Owen DeLong owen at delong.com
Thu Oct 10 13:13:59 EDT 2019


> Second is the point that one of the business cases for leasing is for spamming. This is something to consider, but I would like for you to put yourself into the position of a Lessor. The Lessor knows  his blocks will lose value if they are blacklisted, so they take steps to mitigate this. For example, one notable lessor charges a $20 fee for every abuse complaint on a leased block. The Lessee pays the $20 fee and most of it is paid to the Lessor as compensation. This disincentivizes spamming on leased blocks. A Lessor who gets tricked into leasing to a spammer will find his block devalued significantly. He can get it delisted one, maybe twice if he can spin a good story. After that, no more for that owner. So the owners have penalties and usage terms built into the lease contract, or they get prepayment for many months in advance, or they lease large blocks which are not appealing to spammers. The point is this is a valid argument against changing policy to support leasing, but the problems are long-known and the market has applied corrections.  On the other hand, spammers like to hijack too, and having the ability to define a hijack as being non-compliant with a lease policy will enable ARIN to pressure the address holder for a policy violation if pressure from that side helps.

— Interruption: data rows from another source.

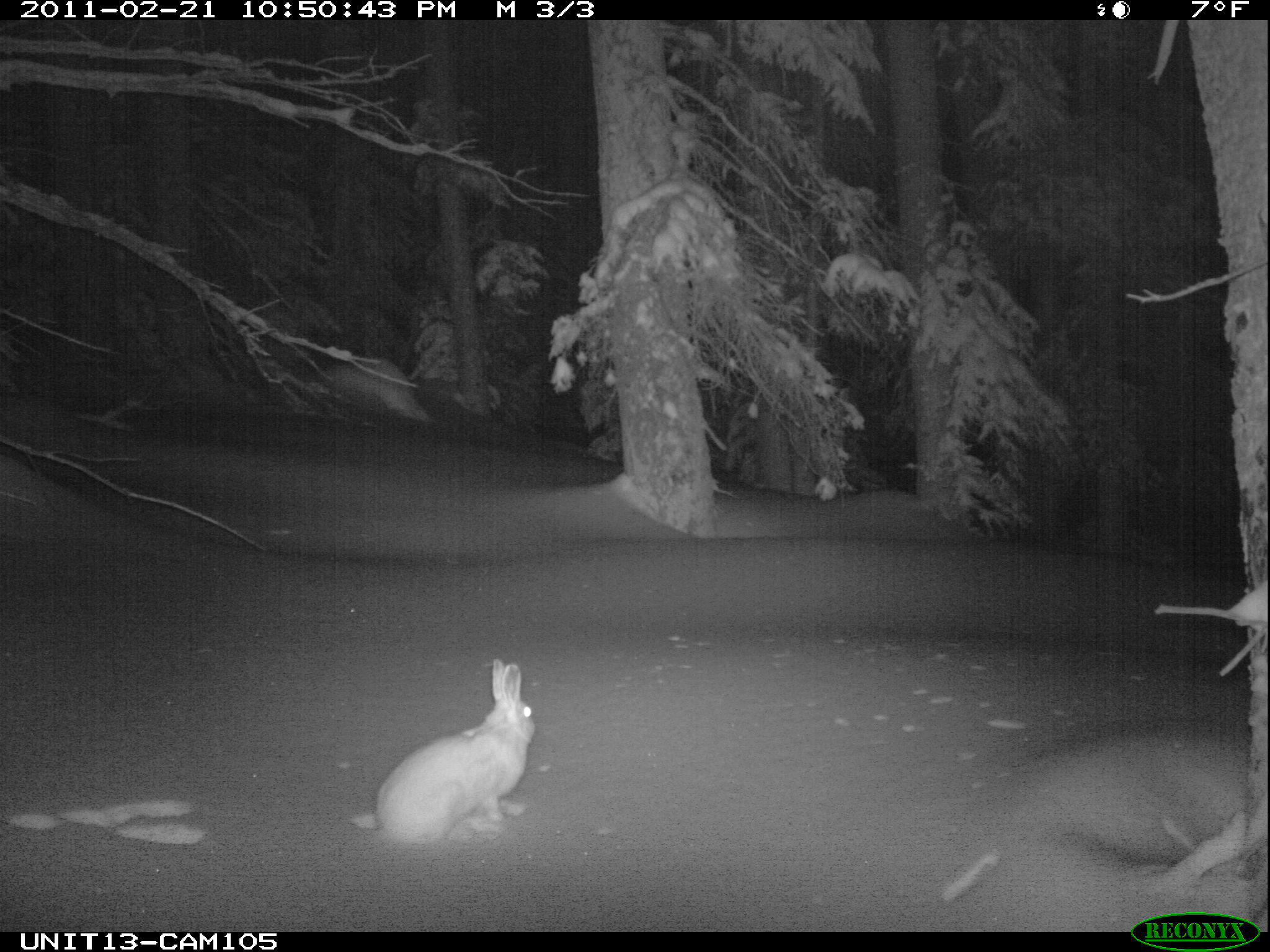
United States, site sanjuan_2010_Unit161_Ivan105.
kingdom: Animalia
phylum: Chordata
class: Mammalia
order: Lagomorpha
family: Leporidae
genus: Lepus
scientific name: Lepus americanus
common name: snowshoe hare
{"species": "Lepus americanus (snowshoe hare)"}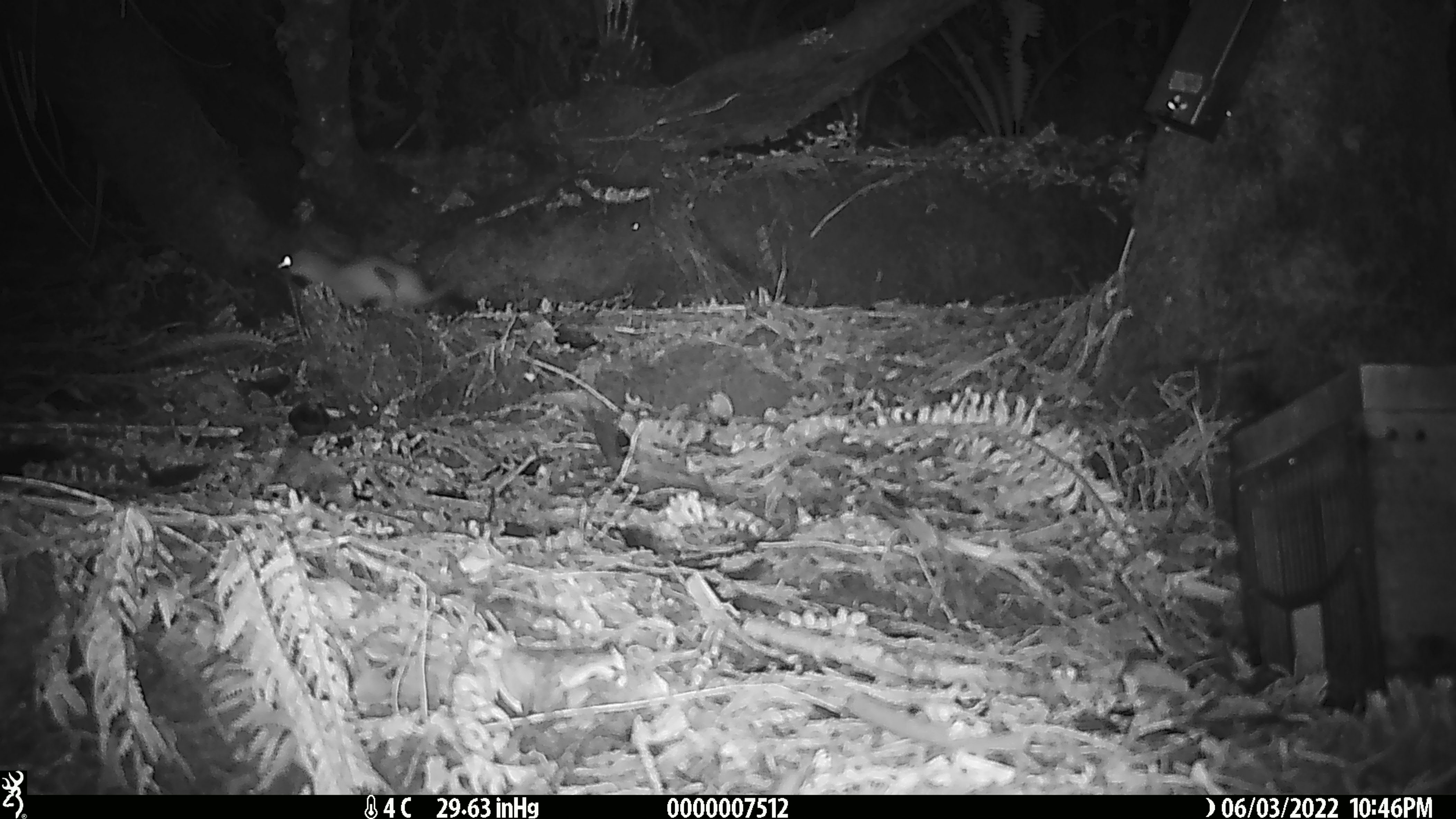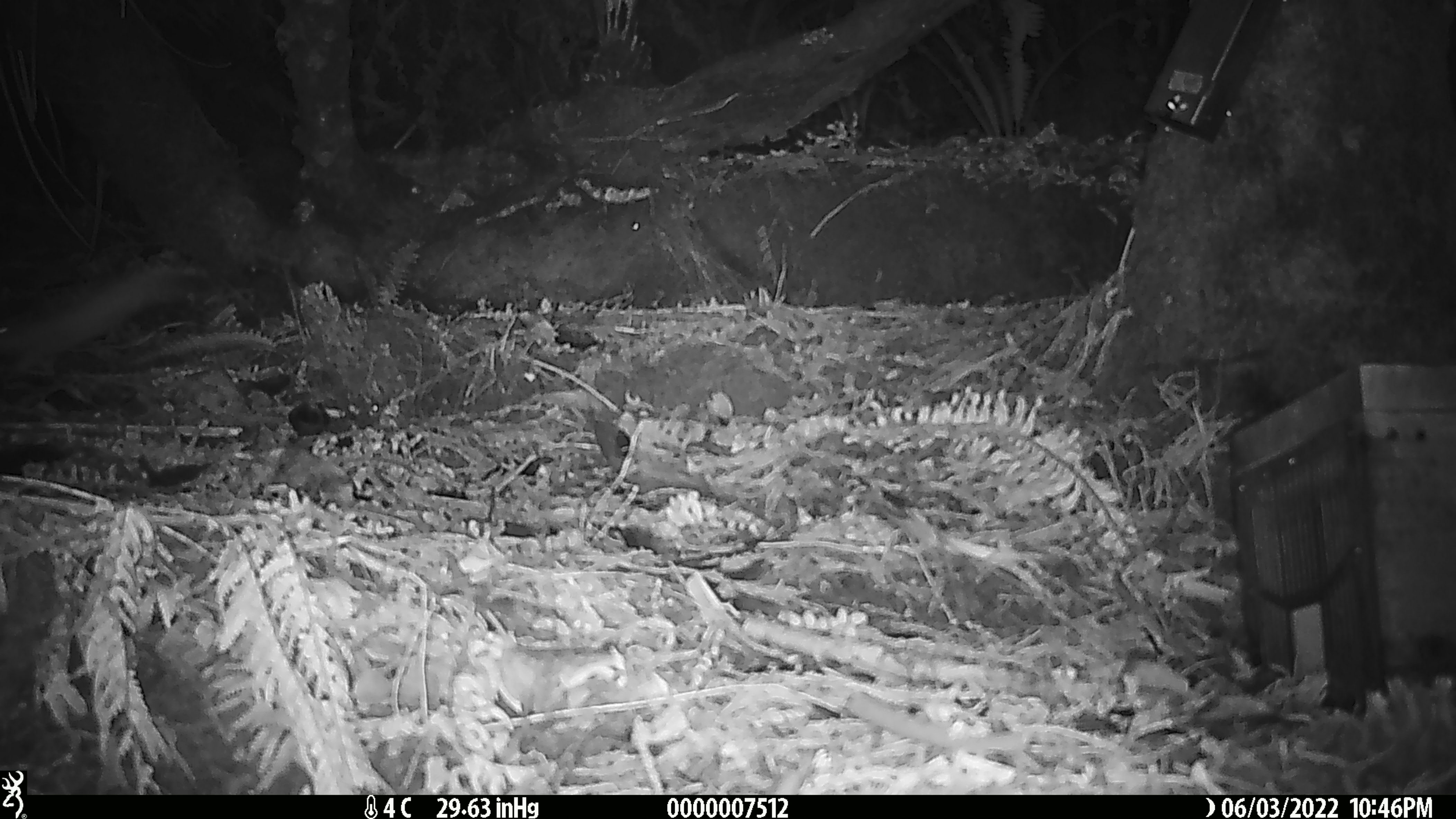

This assumes that the spammer in question will actually pay the fees. Ethical spammers — ROFLMAO.

Snowshoe spammers lease a block (or steal one), use it until it gets blacklisted, then move on to another one. That’s how they role.

By the time they get the bill for the abuse complaints, they’ve long since stopped using the block in question and they simply don’t pay.

These fees are only affective against lessees with generally good intent. The truly evil ones never pay them.